Over the last decade or so, annihilation (the view that the damned are destroyed in hell) has been gaining a hearing among evangelical scholars, with several completely affirming the idea. Consequently, I’ve read a few works that trot out the pros and cons of the argument. And, like any idea in biblical scholarship, what I appreciate most about these kinds of works is when they drive me back to read Scripture more carefully, challenging my assumptions. For example, I hadn’t really thought about why both Jesus and Paul sometimes describe God’s judgment of the unredeemed as “destruction” (Matt. 7:13; 10:28; 22:7; Phil. 3:19; 1 Thess. 5:3; 2 Thess. 1:9). Or how hell (Gehenna) is described as a place of “unquenchable fire” (Mark 9:43), which doesn’t necessarily mean that the wicked themselves burn forever. That is to say, hell is an eternal fire but mortals do not suffer eternally.
One of the motivations for affirming annihilation is the offensive idea that God tortures these victims forever. Since humans are mortal, then the only way we live after death is if God gives us life. Of course, for those of us who die in Christ Jesus, we believe we will be raised immortal through His resurrection (1 Cor. 15:52-53). But for those who die in Adam (to use Paul’s language of corporate identity), the wicked must be raised to suffer God’s judgment on the last day—what both Jesus and the Revelation of John refer to as the “resurrection of judgment/[second] resurrection” (John 5:29; Rev. 20:5-6, 13). That means God has to raise the wicked from the dead, keeping them alive, as it were, in order to torture them forever in a fiery hell/lake of fire—an offensive picture these days. And yet, for me, such an objection doesn’t carry a lot of weight since the Scriptures are filled with many things that offend modern sensibilities, e.g., Jesus’ teaching about loving our enemies, Paul’s emphasis that weakness is strength, that Jesus and Paul taught a strict sexual ethic, that Jesus performed miracles, that Jesus was bodily raised from the dead, that Jesus will return one day. Indeed, the gospel of Jesus Christ is offensive to many, never acceptable to the wisdom of the world (1 Cor. 1:18-25)

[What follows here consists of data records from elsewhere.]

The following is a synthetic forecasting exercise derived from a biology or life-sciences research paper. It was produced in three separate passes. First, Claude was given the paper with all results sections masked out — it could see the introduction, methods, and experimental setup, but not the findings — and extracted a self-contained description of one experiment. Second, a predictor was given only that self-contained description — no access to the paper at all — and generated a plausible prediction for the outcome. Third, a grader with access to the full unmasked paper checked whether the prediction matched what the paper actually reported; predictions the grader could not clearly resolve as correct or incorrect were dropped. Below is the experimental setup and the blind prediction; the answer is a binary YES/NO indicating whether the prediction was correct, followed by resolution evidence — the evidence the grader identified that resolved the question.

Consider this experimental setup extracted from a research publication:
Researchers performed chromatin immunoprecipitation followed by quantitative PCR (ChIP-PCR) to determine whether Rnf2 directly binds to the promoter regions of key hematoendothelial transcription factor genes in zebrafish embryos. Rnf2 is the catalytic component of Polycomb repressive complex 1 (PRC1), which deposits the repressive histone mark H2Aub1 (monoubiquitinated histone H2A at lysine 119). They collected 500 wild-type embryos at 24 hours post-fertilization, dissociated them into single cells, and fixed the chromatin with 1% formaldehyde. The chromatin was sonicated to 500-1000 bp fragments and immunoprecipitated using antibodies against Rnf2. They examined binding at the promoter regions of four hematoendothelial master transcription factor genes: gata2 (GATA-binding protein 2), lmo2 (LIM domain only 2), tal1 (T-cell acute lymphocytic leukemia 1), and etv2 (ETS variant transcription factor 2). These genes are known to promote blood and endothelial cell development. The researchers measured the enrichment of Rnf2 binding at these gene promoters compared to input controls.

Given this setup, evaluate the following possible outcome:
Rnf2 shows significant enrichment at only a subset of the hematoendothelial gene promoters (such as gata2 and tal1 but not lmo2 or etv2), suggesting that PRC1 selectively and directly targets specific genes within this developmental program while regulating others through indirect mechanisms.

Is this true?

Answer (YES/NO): NO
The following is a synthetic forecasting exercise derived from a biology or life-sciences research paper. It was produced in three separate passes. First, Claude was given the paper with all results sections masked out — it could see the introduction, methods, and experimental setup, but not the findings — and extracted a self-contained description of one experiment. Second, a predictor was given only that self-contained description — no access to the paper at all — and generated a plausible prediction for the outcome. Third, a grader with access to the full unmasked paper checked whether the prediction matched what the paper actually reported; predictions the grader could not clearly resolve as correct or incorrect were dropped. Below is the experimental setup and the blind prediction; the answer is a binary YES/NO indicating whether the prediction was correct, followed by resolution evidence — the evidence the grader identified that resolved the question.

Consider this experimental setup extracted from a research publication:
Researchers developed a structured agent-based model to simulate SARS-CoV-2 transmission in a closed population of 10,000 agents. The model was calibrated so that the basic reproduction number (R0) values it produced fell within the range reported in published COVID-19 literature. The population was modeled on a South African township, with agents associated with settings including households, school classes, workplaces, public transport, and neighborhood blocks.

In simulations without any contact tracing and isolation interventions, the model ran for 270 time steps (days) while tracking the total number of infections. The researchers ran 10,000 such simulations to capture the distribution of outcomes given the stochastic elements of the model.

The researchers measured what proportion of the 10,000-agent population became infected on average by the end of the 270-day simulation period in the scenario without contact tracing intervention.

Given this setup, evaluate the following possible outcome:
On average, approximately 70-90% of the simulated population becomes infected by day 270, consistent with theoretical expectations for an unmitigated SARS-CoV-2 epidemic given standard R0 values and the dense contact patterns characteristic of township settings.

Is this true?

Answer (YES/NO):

But that is not to say that some of the arguments for annihilation regarding the nature of punishment of the wicked are not persuasive. For example some scholars point out that Jesus said that hell was prepared for the devil and his angels (Matt. 25:41). And, since angels are immortal, that’s why hell has to be a place of eternal torment. But, since humans are mortal, eternal hell will destroy unredeemed humanity.
And yet, there are at least two passages of Scripture that affirm eternal punishment of the wicked: one from Jesus, the other from Paul. During that same parable, Jesus sums up the final destiny of sheep and goats: the goats “will go away to eternal punishment, but the righteous into eternal life” (v. 46). It’s one thing for Jesus to talk about hell as a place of eternal fire (v. 41). But, it’s quite something else for Jesus to describe the “accursed ones” as having to suffer eternal punishment. Also, Paul claims that, when Jesus returns, he will “deal out retribution to those who don’t know God and to those who don’t obey the gospel of our Lord Jesus Christ” (2 Thess. 1:8). What that means, according to Paul, is that the wicked will “pay the penalty of eternal ruin, away from the face of the Lord and the glory of his strength” (v. 19). There it is again: Paul doesn’t write about a place of eternal punishment but that the damned will suffer eternal ruin. Annihilationists argue that “eternal” in both places can mean “permanent” rather than “endless.” But, it seems to me both Jesus and Paul are emphasizing the kind of judgment (punishment, ruin) not the result. So, because of the way I read these two texts, I am not an annihilationist.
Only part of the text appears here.